Anyone who has spent any amount of time in meditation has likely encountered discomfort-- the discomfort of sitting in a forced position, the discomfort of wishing we were doing something more entertaining, the discomfort of being with raw emotion. Many of my clients have bailed on meditation altogether in the face of some of these difficulties, which led me to look at strategies for helping them through those tough times.
I spend a lot of time talking to my clients about compassion. For some the idea resonates immediately, comes naturally, and manifests in all kinds of positive ways quickly. For others, maybe most, compassion is at best a lofty idea that is hard to put in to practice and at worst, an experience that seems completely unavailable to us for one reason or another. Compassion is essential for healing, and is an incredible tool for increasing our discomfort tolerance so that growth can happen. In an effort to make compassion more accessible, we need to understand what it is and how to get our minds in on the task of opening ourselves with kindness and curiosity.
Compassion is essentially empathetic acceptance. I get in someone's shoes (possibly my own), acknowledge their reality, their perspective, and then without any push for change, I say lovingly and with a full heart "I feel that with you." The key to compassion is acceptance. What we are often experiencing in an uncomfortable mediation sitting is an absence of acceptance. We are so used to acceptance being followed by negative judgment that the notion of allowing our thoughts and feelings to arise just as they are feels defeating, draining. When we take the next step from acceptance in to compassion, we not only allow what is, but we also allow the impact of what is to be relevant. We interact with ourselves more gently, with more kindness.
Rather than keep browbeating myself in to being compassionate (because that would surely defeat the purpose), I've started engaging compassion on the sly, using the phrase "of course." When a difficult emotion arises that I feel the urge to turn away from or push down, I say to myself "of course I feel this way, and of course I don't want to feel this feeling." "Of course" has the flavor of logic about it-- the phrase gives us the sense that we have rationally come to the conclusion that something is inevitable, which acknowledges a fundamental truth of the universe that nothing comes from nowhere, so if something is, it must be. "Of course" then gives us permission to be kind to ourselves and to connect more compassionately with whatever is showing up in meditation. If a feeling is unavoidable, which "of course" would suggest, then I don't have to struggle with myself over its existence, and can instead use my energy to nurture myself through the difficult experience. "Of course" allows us to interact with mental and emotional difficulty as we would a physical injury. If you cut your finger and cry out, it would be easy to say "of course you are in pain, you cut your finger! Let's get a Bandaid."

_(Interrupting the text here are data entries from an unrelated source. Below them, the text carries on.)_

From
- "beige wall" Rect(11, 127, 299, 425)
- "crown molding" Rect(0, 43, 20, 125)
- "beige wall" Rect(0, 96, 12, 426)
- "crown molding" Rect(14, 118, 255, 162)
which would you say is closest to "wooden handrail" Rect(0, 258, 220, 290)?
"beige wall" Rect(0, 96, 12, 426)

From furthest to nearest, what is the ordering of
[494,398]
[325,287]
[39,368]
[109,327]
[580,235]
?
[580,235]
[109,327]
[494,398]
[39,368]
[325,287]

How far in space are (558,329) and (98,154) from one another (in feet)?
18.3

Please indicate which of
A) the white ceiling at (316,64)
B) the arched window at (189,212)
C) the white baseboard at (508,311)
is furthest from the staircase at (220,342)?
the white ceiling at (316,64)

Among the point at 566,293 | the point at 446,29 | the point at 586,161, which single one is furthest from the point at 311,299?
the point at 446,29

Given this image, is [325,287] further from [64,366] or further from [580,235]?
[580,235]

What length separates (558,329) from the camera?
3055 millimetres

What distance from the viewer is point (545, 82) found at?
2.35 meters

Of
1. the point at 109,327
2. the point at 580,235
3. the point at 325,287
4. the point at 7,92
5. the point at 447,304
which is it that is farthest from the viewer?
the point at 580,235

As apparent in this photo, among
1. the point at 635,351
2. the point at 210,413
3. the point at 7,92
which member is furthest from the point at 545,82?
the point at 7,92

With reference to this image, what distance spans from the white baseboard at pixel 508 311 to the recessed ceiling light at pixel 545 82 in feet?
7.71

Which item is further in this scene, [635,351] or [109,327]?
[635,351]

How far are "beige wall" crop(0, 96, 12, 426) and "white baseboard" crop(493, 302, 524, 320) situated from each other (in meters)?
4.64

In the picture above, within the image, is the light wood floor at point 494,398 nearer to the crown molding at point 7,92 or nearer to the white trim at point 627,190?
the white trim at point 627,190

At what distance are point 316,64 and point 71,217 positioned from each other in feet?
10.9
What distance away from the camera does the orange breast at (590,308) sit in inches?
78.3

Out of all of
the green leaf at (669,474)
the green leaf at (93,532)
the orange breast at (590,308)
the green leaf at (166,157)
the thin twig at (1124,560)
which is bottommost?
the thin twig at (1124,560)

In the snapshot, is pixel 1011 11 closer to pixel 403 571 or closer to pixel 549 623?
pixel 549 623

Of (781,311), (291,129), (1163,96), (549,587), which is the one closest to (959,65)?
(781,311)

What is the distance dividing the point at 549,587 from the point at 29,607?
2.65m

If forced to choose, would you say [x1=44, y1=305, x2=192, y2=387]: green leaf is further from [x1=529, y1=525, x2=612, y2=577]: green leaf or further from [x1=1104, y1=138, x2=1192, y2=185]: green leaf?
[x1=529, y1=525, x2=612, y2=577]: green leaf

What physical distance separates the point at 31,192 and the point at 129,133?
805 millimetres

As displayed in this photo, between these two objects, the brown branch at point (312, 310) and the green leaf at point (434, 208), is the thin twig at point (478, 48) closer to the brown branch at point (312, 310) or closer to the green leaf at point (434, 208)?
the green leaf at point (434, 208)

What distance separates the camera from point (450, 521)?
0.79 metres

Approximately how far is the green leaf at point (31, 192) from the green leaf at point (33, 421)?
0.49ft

We might also use "of course" to connect the dots between the experiences that have trained us to be avoidant, anxious, or judgmental and our current difficulty. Let's say I am struggling to sit with negative self-judgment. In meditation, I seem to constantly berate myself for not sitting long enough or for getting distracted. If I can make those judgments the object of my attention, I might create just enough room to ask "where is that coming from?" Maybe my early caregivers were very hard on me any time I made a mistake, or perhaps I grew up in a dangerous place where any misstep could end in violence. Regardless of the cause, if we open ourselves up enough, we get to the "of course." Of course I'm critical of myself, because I've been trained to be that way. We use this not to pass the buck of our suffering, but to allow for the reality of difficulty without writing ourselves off as failures.